Successful organizations focus efforts to make sure transactions can be easily and quickly entered into the system, and the subsequent data can be turned into accessible, useful, and timely information. Successful organizations have actually done very little in the way of modifying the core ERP transactional systems. These organizations have kept the ERP vanilla and built unique solutions to address ease of use (data-in) and access to information (data-out). In sum, the successful organizations are treating the ERP system as a middleware template.

Ease of Use Improves ERP Adoption Rates

A pipe manufacturer was in the process of developing an ERP strategy when they realized the need for a simple set of tools to support their sales staff and real-time reporting. The organization determined they wanted to use a specific front-end product to support their sales force as they went from prospect to prospect. This front-end product would allow the sales force to show contractors pictures of the pipes and fittings with installation examples. Orders could be entered into laptops and then synched to the ERP when the salesperson had internet access.

As a result, the company selected a front-end data entry tool and quickly developed simple screens to help field personnel navigate and use the system more effectively. There are a variety of tools that can be used to support this type of effort, including Microsoft .NET,, and Adobe LiveCycle along with business process management tools.

Access to Information Is Equally Important

An oil and gas production company required systems to support the need for faster access to financial, production, revenue, and operational information. This required the melding of information between the ERP systems and the industry-specific solutions. Prior to the start of the project, the company developed a reporting strategy to identify key reporting and information needs. The information needs dictated the future systems and the implementation of information reporting capabilities became the critical part of the systems solutions. The solutions that provide information reporting capabilities typically come under the banner of business intelligence or corporate performance management solutions, such as Hyperion, Business Objects, BPC, Cognos, and Microsoft Analytics.

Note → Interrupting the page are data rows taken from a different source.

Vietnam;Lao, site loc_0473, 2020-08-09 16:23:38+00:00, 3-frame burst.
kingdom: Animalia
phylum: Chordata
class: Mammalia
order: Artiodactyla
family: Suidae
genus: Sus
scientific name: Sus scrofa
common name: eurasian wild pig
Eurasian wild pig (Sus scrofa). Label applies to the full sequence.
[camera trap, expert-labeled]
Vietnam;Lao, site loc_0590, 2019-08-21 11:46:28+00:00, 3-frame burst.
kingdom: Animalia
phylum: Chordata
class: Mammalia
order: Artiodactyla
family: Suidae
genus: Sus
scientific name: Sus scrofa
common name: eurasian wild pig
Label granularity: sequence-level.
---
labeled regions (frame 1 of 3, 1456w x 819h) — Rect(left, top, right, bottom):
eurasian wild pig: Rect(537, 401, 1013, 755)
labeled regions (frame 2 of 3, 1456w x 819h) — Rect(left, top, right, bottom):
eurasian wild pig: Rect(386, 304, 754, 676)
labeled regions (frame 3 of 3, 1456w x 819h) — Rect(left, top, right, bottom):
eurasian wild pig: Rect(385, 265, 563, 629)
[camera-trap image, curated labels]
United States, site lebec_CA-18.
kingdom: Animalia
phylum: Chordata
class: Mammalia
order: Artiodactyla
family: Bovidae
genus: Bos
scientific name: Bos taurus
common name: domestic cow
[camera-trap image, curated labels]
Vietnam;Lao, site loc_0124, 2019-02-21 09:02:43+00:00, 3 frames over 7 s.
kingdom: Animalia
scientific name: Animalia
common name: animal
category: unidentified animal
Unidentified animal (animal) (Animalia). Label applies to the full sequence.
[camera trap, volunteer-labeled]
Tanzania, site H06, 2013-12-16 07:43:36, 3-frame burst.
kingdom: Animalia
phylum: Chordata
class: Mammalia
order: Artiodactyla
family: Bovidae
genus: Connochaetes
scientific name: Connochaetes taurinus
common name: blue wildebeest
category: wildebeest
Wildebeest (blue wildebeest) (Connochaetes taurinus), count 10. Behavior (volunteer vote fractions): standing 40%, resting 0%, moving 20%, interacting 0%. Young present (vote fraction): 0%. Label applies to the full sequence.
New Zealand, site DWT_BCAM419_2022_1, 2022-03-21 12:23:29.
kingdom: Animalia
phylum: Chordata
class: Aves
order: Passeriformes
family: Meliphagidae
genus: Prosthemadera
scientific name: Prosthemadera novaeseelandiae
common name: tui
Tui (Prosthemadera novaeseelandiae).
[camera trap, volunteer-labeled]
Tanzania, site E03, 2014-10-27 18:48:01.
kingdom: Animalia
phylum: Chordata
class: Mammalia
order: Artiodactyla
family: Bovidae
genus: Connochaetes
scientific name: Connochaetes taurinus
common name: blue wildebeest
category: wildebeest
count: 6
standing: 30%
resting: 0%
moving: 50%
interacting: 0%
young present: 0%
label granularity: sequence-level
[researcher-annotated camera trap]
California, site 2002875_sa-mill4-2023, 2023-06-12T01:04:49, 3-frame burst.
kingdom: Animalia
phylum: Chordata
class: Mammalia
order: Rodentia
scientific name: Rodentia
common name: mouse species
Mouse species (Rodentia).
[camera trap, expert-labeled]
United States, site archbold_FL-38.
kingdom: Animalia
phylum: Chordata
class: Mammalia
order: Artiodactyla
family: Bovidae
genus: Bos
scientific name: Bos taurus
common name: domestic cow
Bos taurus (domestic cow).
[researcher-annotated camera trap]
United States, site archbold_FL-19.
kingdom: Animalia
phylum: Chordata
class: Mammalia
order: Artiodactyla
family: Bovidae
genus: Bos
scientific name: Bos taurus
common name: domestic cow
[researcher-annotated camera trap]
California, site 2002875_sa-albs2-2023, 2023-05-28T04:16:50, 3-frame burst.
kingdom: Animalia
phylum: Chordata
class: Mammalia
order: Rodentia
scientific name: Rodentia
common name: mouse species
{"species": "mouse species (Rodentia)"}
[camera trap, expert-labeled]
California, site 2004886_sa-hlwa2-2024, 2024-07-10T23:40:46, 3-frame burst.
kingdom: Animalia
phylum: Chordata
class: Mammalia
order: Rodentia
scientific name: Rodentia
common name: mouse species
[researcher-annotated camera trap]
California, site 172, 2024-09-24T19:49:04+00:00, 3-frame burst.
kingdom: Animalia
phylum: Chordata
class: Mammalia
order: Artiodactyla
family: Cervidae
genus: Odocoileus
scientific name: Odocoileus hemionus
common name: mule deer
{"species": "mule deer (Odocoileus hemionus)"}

The traditional approach for developing an ERP strategy has not worked. The traditional approach usually consists of guessing future state business requirements, countless meetings, painfully scoring package demonstrations, arguing about which vendor demonstrated their wares better, and selecting a package that half the participants didn’t like. Once an ERP vendor has been selected, implementation costs must be discussed.

A better approach is to focus on solutions enabling processes to support ease of use and access to information. After that, find an ERP solution that can fit both of these objectives. This approach helps avoid the two critical failure points of ERP implementations: ease of use and information access.